La sua esperienza di velista olimpionico, con l’Europeo Finn e l’argento olimpico a Sydney 2000, e quella di skipper di America’s Cup rendono interessanti anche le sue valutazioni sul ruolo di tattico dedicato, uno degli argomenti più dibattuti in queste settimane di Coppa. La sua valutazione di Giles Scott si sofferma sulla capacità di abbinare la velocità di pensiero e di dettagli delle giovani generazioni alla tipica visione periferica che contraddistingue i grandi velisti olimpici, a cui basta un’occhiata o un particolare per capire l’evolversi del vento sul campo di regata.

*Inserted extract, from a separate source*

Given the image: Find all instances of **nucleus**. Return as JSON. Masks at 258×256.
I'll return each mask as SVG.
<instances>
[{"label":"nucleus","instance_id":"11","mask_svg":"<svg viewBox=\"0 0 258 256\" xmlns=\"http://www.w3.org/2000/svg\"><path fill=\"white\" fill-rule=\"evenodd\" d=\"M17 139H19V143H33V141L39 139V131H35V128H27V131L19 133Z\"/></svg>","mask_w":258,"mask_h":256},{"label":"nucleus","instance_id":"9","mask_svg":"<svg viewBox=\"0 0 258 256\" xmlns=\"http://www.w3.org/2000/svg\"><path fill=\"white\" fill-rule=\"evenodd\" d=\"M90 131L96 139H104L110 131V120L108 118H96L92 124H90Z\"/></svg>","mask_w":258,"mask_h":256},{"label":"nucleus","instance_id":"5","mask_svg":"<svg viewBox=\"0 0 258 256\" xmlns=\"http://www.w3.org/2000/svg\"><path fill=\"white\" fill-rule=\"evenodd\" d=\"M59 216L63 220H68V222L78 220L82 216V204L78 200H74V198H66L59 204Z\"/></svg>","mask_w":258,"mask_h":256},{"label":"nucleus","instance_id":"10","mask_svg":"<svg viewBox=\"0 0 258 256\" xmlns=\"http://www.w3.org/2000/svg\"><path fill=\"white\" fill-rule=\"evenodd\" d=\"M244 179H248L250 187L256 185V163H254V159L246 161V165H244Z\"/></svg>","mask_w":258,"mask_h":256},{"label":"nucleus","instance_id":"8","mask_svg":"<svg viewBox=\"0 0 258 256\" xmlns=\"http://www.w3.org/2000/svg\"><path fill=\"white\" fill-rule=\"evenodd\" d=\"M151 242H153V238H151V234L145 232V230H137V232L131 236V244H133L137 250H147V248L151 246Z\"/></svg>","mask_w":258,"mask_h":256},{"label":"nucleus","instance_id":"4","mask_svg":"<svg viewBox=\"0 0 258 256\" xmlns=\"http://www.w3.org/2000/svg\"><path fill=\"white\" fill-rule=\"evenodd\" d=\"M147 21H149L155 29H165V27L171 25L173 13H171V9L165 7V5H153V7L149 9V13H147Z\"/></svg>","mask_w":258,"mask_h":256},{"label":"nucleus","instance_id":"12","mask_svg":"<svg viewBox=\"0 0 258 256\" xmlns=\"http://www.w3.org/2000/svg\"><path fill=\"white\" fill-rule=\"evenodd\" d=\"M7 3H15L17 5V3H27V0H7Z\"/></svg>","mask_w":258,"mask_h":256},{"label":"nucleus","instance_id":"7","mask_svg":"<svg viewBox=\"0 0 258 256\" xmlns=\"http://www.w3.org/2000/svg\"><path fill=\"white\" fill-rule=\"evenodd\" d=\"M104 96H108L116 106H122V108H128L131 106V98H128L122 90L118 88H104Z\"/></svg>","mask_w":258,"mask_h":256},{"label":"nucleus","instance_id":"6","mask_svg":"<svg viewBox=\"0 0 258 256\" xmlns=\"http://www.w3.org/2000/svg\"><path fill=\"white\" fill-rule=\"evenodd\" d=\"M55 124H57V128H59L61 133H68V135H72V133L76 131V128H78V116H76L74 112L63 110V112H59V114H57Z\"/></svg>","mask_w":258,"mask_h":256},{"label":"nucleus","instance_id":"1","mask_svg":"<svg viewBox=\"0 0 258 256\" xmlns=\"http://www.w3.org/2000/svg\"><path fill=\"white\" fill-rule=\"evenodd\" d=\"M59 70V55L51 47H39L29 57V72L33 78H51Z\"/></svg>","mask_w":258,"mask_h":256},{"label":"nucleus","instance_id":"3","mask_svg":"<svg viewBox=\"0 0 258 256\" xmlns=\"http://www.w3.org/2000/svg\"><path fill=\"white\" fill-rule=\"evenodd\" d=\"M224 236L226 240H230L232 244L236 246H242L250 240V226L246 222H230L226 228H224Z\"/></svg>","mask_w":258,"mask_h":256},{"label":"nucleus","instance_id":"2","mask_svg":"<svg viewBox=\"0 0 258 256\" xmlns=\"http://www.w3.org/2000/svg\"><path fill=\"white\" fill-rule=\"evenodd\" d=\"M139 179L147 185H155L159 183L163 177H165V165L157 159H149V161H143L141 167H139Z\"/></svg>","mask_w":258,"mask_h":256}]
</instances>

La disposizione dei grinder e la nuova tecnica di spinta in avanti consentirebbe, secondo Devoti, agli inglesi di produrre più potenza da gestire nelle regolazioni

Per quanto riguarda la corsa contro il tempo di American Magic, Devoti sostiene che paradossalmente proprio l’estrema emergenza potrebbe far trovare al team del New York Yacht Club quelle risorse nascoste necessarie per ben figurare in semifinale, se riusciranno a sistemare la barca nei tempi previsti (7-8 giorni, visto che la semifinale di Prada Cup inizia il 29 gennaio).
Devoti identificà, però, nell’età avanzata del pozzetto di Patriot una criticità: “Questi AC75 sono bestiali e adatti a giovani campioni, di gran velocità di pensiero e azione, ogni ritardo si paga”.

Un momento del salvataggio di Patriot. Foto Martin Raget

E Luna Rossa? Il team italiano, secondo Devoti, è il più veloce con vento leggero e sta proseguendo nella sua curva di crescita. Da risolvere definitivamente, secondo il veronese ex skipper di +39 a Valencia 2007, la questione tra doppio timoniere Spithill/Bruni e tattico dedicato, con una sua personale preferenza per questa seconda ipotesi.
Luna Rossa può battere BRITAnnia? “Deve isolarsi nella sua bolla e centrarsi sui vari passi che compongono la regata. Ha tutte le potenzialità per farlo”.

2 COMMENTS

  1. Mi spiace… ma le fonti segrete confermate sono quelle apparse su molte altre riviste vostre concorrenti tra dicembre e gennaio? Anche sulla pagina Facebook del produttore del sistema?

  2. Molto interessante.
    Contrariamente a quanto affermato, Ineos ha esaurito i suoi foiles; Luna Rossa, invece, ne ha ancora uno a disposizione.